Source passage
= = =

Saw the show last week in NYC with Bernadette Peters. She was absolutely amazing. Wrote a long review of my experience...

 

“HELLO, DOLLY!” with Bernadette Peters (spoilers ahead)

 

My seat was front row center mezzanine A104. With the exception of a tiny bit of height on the balcony wall in front of me that blocked the very front of the passerelle, which really was never an issue, the view was absolutely perfect. Leg room was a little cramped but enough where I could be comfortable.

 

I absolutely loved, loved, LOVED this show, from opening Overture until that stunning red curtain closed at the end. And then it got even better with the final high-flying dance and cast bows, and everyone singing “Hello, Dolly!” once again. As the audience had done several times that night, they went nuts when Bernadette came out for her curtain call to the biggest, roaring cheer and applause I have ever heard. Only second to that was when she first showed up from behind that newspaper on the “horse”-drawn trolly. It was nearly deafening. In a good way. Even she had to pause her lines until it ended. It was a moment I’ll never forget.

 

Bernadette played the role of Dolly Levi with such passion, that at those times she was speaking to her dearly departed husband Ephraim, you felt like you were listening in on a private conversation. And the next to last time she talked to Ephraim your heart broke when she asked him to “let me go” so that she could marry Horace. I had a lump so big in my throat I thought I was going to ball like a baby.

 

The absolute highlight of the show, and there were quite a few, was the jaw dropping, extraordinary song “Put on Your Sunday Clothes”. Nothing was more beautiful, colorful, amazing, and sung so marvelous as this. All those soaring voices, all that grand music, together reaching an incredible fever pitch of perfection. It was breathtaking.

 

Next in the line of the “visually impressive” was the Harmonia Gardens set. All that luxurious, sumptuous RED. The only problem I had with this entire “scene” was that I thought The “Waiters’ Gallop” went on a bit tooooo long. It got repetitive and I personally thought it could be shortened.

 

And finally, the 14th Street Parade ensemble. This was just amazing.

 

But Dolly’s Harmonia Gardens “entrance”, and that eye-catching dress, necklace, and headpiece...just WOW! Can she ever glide effortlessly down those stairs, as if ‘floating’ on a cloud of incredible style and elegance.

 

Favorite songs:

 

“Before the Parade Passes By” - at the beginning the audience got so quiet it was deafening, and my heart wanted to reach out to Dolly and tell her it’s not too late, that you could feel how lonely she had really been, and by the end of the song how determined she was to get back out there and truly enjoy life.

 

When Kate Baldwin sang “Ribbons Down My Back”. God, can this woman sing like an angel.

 

And of course, the Harmonia Gardens rendition of “Hello, Dolly!” - a timeless classic.

 

The remaining songs were all wonderful, but those three stuck out the most.

 

One thing I did notice was that in “I Put My Hand In” (on the street outside the station) the street lamps did NOT pop up from the stage. And I was watching for them.

 

And most annoying were Ermengarde’s crying squeals. They actually hurt my ears due to a sensitivity to high pitched noises. When Dolly stuffed that scarf into her mouth... Thank you for that.

= = =

Written exercise a
Locate each line of the listing that contains the string "brown", and copy those lines.
The review and the listing have no connection to each other.

= = =

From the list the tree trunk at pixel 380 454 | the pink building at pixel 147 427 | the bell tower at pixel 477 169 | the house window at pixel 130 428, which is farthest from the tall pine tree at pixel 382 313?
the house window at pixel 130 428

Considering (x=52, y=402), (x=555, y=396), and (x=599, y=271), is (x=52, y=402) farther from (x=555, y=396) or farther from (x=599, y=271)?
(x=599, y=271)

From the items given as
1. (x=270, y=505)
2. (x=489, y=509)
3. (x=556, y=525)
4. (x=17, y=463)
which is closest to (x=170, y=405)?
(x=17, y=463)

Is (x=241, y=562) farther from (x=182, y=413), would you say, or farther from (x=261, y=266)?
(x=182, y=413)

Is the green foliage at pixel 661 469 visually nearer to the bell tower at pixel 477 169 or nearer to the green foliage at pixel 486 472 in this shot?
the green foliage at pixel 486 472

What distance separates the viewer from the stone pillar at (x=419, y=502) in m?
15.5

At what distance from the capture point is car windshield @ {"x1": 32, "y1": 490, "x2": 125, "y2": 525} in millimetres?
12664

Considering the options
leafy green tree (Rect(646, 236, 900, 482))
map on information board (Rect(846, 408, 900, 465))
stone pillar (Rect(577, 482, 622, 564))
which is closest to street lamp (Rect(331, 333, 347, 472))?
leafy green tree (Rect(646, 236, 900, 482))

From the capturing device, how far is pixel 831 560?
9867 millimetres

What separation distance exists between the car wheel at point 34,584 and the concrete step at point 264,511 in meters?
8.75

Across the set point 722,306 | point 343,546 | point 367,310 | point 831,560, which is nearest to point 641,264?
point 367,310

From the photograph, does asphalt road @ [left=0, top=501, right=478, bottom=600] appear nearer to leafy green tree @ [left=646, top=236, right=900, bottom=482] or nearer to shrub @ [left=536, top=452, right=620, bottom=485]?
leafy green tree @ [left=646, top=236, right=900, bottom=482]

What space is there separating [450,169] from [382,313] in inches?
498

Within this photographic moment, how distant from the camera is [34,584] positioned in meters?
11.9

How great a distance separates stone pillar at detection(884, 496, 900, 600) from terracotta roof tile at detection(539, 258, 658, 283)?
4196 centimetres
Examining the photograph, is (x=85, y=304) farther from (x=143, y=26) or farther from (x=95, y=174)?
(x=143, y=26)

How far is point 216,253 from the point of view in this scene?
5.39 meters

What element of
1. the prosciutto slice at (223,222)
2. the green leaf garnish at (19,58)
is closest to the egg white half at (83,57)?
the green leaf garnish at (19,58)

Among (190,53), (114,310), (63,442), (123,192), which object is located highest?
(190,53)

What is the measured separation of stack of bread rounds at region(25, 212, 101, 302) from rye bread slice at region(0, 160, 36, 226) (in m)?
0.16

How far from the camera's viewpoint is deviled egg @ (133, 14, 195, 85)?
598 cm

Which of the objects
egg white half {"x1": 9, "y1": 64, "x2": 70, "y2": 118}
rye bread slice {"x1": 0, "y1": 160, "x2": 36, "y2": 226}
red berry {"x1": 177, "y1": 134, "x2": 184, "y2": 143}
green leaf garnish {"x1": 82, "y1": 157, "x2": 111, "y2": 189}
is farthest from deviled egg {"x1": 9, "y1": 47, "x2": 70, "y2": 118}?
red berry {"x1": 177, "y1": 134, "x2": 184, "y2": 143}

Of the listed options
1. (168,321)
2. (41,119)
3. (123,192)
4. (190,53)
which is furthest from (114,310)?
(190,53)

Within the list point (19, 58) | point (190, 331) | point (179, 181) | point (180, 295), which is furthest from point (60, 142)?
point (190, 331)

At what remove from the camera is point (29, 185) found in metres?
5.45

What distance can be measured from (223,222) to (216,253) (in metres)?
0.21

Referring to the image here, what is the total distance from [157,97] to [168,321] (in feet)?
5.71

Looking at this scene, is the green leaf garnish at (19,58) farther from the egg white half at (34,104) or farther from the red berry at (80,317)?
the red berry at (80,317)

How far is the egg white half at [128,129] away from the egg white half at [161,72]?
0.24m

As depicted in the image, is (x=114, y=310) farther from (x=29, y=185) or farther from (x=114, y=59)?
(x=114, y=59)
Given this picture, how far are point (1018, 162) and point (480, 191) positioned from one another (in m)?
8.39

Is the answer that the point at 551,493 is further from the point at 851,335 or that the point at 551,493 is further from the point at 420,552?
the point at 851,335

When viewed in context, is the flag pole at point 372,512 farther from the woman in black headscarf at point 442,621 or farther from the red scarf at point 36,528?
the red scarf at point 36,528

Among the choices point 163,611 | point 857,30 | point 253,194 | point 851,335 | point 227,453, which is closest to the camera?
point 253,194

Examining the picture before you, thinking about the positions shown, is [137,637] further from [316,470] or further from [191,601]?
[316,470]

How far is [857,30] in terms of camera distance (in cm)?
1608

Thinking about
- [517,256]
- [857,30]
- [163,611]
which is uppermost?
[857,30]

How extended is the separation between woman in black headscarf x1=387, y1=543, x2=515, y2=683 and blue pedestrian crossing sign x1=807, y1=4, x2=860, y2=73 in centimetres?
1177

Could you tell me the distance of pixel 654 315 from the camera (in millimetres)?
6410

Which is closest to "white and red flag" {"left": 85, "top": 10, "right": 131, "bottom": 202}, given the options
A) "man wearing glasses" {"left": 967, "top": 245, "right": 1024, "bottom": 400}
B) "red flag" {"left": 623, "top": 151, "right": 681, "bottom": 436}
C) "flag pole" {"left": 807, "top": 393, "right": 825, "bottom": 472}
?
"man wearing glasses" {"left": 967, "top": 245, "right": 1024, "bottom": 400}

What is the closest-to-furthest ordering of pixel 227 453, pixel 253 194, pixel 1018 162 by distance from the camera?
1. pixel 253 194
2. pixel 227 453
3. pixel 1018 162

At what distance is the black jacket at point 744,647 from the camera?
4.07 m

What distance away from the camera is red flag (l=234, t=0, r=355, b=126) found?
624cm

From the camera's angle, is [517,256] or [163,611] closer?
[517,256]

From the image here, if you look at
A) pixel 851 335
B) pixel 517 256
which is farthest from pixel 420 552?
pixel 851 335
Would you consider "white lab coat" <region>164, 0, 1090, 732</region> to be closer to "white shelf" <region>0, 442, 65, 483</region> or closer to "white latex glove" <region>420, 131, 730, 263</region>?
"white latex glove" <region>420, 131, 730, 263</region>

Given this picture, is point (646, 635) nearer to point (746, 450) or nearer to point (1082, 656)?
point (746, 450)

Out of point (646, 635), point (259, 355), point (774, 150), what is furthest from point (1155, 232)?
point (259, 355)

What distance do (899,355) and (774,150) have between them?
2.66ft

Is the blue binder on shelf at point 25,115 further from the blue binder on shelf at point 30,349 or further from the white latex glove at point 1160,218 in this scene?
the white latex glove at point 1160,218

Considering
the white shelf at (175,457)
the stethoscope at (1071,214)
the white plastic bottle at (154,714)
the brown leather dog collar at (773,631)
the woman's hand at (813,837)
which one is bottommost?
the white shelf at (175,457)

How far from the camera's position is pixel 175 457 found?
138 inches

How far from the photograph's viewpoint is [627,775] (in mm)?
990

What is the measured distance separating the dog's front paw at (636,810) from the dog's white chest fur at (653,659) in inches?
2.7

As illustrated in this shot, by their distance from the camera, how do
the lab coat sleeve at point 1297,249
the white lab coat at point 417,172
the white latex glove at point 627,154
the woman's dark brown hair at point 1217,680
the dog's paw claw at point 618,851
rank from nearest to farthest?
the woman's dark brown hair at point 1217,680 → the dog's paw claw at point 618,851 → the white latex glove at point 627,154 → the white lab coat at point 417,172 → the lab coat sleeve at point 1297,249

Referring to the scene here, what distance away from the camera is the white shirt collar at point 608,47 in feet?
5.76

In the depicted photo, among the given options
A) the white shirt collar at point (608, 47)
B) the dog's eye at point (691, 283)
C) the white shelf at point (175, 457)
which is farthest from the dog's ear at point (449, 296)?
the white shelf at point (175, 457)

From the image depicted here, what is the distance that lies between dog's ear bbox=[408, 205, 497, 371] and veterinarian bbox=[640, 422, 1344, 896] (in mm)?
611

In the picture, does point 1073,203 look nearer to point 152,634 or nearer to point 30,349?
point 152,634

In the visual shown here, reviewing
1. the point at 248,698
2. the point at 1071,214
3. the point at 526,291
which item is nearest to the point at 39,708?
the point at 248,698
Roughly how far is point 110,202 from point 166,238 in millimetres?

= = =

Written exercise b
Answer these questions from the review:
(i) What was the reviewer's seat number?
(ii) Which song does the review call the absolute highlight of the show?
(iii) Who sang "Ribbons Down My Back"?

Exercise answer a
the brown leather dog collar at (773,631)
the woman's dark brown hair at point 1217,680
the woman's dark brown hair at point 1217,680 → the dog's paw claw at point 618,851 → the white latex glove at point 627,154 → the white lab coat at point 417,172 → the lab coat sleeve at point 1297,249

Exercise answer b
(i) A104
(ii) "Put on Your Sunday Clothes"
(iii) Kate Baldwin